On TMG2, configure the list of domain names available on the internal network to include the branch domain.
Explanation:
You should select the Bypass proxy for Web server in this network option on the Web Browser tab in the properties dialog box of the internal network on TMG2 . The Bypass proxy for Web servers in this network option configures the Web Proxy clients to connect directly to the Web servers on their local network. This option allows the Web proxy client computers to bypass their Web proxy configuration while connecting to servers by using a single label name, such as http://srvl. If you use the single label name to connect to a Web server, the Web browser ignores the Web proxy settings and connects directly to the Web server. This is known as direct access. While using direct access, the connection is not handled by the Forefront TMG server, and the Forefront TMG server does not perform name resolution on behalf of the client computer. Therefore, the client computer must perform the name resolution on its own. If the client computers are configured as Web Proxy clients, then you should configure the Web browser on the client computers to include the fully qualified domain name (FQDN) of their domain.You should not select the Directly access computers specified in the Domains tab option on the Web Browser tab in the properties dialog box of the internal network on TMG2 . This option allows Web Proxy client computers to bypass the Web proxy configuration while connecting to hosts belonging to a domain included in the Domains tab on the Internal Properties dialog box. To ensure that clients bypass the Web proxy filter for Web servers located in the client network, you will have to add Web servers’ domain to the Domains tab. This will require more administrative effort than configuring the Bypass proxy for Web server in this network option.

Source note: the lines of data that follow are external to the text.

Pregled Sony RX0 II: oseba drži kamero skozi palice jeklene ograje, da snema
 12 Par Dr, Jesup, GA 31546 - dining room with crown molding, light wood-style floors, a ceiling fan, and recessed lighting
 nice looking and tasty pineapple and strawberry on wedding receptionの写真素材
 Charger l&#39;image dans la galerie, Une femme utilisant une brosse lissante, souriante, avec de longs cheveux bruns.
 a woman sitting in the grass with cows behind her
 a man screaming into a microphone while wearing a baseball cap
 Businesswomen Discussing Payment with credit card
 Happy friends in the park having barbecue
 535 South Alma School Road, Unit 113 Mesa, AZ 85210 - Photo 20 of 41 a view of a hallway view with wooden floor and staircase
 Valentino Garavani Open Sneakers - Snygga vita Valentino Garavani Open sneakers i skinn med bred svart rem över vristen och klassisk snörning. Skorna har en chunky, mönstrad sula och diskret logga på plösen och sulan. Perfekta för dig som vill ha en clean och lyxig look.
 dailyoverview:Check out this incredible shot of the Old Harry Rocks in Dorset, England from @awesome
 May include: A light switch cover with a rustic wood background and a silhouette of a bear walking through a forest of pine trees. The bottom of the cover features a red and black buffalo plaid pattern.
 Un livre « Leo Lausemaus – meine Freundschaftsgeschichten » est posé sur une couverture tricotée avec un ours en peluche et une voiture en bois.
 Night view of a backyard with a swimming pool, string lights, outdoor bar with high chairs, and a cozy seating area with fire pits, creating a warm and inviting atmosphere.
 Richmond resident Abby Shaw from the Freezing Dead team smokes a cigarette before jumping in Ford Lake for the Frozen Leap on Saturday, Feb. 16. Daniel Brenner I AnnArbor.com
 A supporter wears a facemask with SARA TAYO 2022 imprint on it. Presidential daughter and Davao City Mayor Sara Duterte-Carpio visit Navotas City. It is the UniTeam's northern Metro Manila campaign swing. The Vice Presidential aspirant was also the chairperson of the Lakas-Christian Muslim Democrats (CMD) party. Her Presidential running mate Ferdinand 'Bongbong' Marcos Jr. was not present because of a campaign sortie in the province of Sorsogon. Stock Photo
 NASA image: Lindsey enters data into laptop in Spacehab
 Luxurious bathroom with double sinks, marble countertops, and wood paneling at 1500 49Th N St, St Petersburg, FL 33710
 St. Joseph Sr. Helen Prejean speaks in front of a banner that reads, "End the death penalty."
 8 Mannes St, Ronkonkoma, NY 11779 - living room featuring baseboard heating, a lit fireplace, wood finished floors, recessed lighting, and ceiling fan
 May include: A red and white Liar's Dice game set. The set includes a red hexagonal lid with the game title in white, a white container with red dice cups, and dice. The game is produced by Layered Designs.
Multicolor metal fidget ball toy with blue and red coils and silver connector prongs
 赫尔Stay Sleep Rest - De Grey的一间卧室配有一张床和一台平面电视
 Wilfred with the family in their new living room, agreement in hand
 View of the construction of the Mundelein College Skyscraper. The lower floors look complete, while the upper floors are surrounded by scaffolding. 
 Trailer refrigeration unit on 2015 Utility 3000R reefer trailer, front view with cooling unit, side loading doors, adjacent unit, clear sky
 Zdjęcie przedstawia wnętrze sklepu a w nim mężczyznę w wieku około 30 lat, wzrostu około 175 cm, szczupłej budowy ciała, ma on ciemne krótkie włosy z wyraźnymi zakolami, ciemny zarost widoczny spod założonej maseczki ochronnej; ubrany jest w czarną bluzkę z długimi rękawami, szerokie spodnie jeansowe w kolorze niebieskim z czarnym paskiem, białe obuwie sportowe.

You should not add the list of computer addresses or domain names that you want to configure for direct access on TMG2 . Direct access indicates that clients should not go through Forefront TMG in order to access resources on their own network. Direct access is a configuration that affects both Web Proxy clients as well as Firewall clients. You are only required to affect the Web Proxy clients.
You should not configure the list of domain names available on the internal network to include the branch domain. Doing this without also checking the Directly access computers specified in the Domains tab option will affect only Firewall clients and not Web Proxy clients. Even if you did check that box, you are only required to affect Web Proxy clients.